Data listing
####################

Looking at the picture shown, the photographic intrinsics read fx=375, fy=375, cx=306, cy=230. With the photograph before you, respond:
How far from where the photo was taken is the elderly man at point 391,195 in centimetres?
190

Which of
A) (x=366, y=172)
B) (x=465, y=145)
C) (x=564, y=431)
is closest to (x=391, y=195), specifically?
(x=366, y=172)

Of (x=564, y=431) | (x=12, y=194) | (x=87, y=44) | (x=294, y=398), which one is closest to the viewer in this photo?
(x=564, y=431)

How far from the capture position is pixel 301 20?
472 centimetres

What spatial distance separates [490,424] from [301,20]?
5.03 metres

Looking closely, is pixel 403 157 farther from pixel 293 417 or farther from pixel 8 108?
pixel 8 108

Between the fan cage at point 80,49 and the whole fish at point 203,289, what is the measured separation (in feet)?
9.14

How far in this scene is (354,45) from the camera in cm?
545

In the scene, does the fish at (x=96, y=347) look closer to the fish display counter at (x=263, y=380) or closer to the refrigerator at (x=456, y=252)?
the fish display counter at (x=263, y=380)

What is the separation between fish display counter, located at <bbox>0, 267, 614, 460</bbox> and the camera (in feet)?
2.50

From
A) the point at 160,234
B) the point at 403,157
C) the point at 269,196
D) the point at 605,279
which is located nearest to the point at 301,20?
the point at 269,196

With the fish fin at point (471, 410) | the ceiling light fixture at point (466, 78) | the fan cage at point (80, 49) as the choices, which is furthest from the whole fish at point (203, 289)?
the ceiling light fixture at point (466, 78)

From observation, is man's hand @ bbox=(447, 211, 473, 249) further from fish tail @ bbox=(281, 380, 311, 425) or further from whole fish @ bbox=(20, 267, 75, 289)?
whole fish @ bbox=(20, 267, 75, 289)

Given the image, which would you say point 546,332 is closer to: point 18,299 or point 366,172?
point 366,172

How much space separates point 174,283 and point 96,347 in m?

####################

■ **INSTRUCTION**
Revise the rows above by changing "measured separation" to "distance" and keeping everything else as it is.

■ **WRITTEN SOLUTION**
Looking at the picture shown, the photographic intrinsics read fx=375, fy=375, cx=306, cy=230. With the photograph before you, respond:
How far from where the photo was taken is the elderly man at point 391,195 in centimetres?
190

Which of
A) (x=366, y=172)
B) (x=465, y=145)
C) (x=564, y=431)
is closest to (x=391, y=195), specifically?
(x=366, y=172)

Of (x=564, y=431) | (x=12, y=194) | (x=87, y=44) | (x=294, y=398), which one is closest to the viewer in this photo?
(x=564, y=431)

How far from the capture position is pixel 301 20?
472 centimetres

What spatial distance separates [490,424] from [301,20]?
5.03 metres

Looking closely, is pixel 403 157 farther from pixel 293 417 or farther from pixel 8 108?
pixel 8 108

Between the fan cage at point 80,49 and the whole fish at point 203,289, what is the distance (in feet)?
9.14

How far in this scene is (354,45) from the camera in cm?
545

In the scene, does the fish at (x=96, y=347) look closer to the fish display counter at (x=263, y=380) or closer to the refrigerator at (x=456, y=252)?
the fish display counter at (x=263, y=380)

What is the separation between fish display counter, located at <bbox>0, 267, 614, 460</bbox> and the camera (in feet)?
2.50

From
A) the point at 160,234
B) the point at 403,157
C) the point at 269,196
D) the point at 605,279
which is located nearest to the point at 301,20?
the point at 269,196

With the fish fin at point (471, 410) | the ceiling light fixture at point (466, 78) | the fan cage at point (80, 49) as the choices, which is furthest from the whole fish at point (203, 289)?
the ceiling light fixture at point (466, 78)

From observation, is man's hand @ bbox=(447, 211, 473, 249) further from fish tail @ bbox=(281, 380, 311, 425) or further from whole fish @ bbox=(20, 267, 75, 289)?
whole fish @ bbox=(20, 267, 75, 289)

Given the image, which would you say point 546,332 is closer to: point 18,299 or point 366,172?
point 366,172

How much space separates point 174,283 and point 96,347 in m?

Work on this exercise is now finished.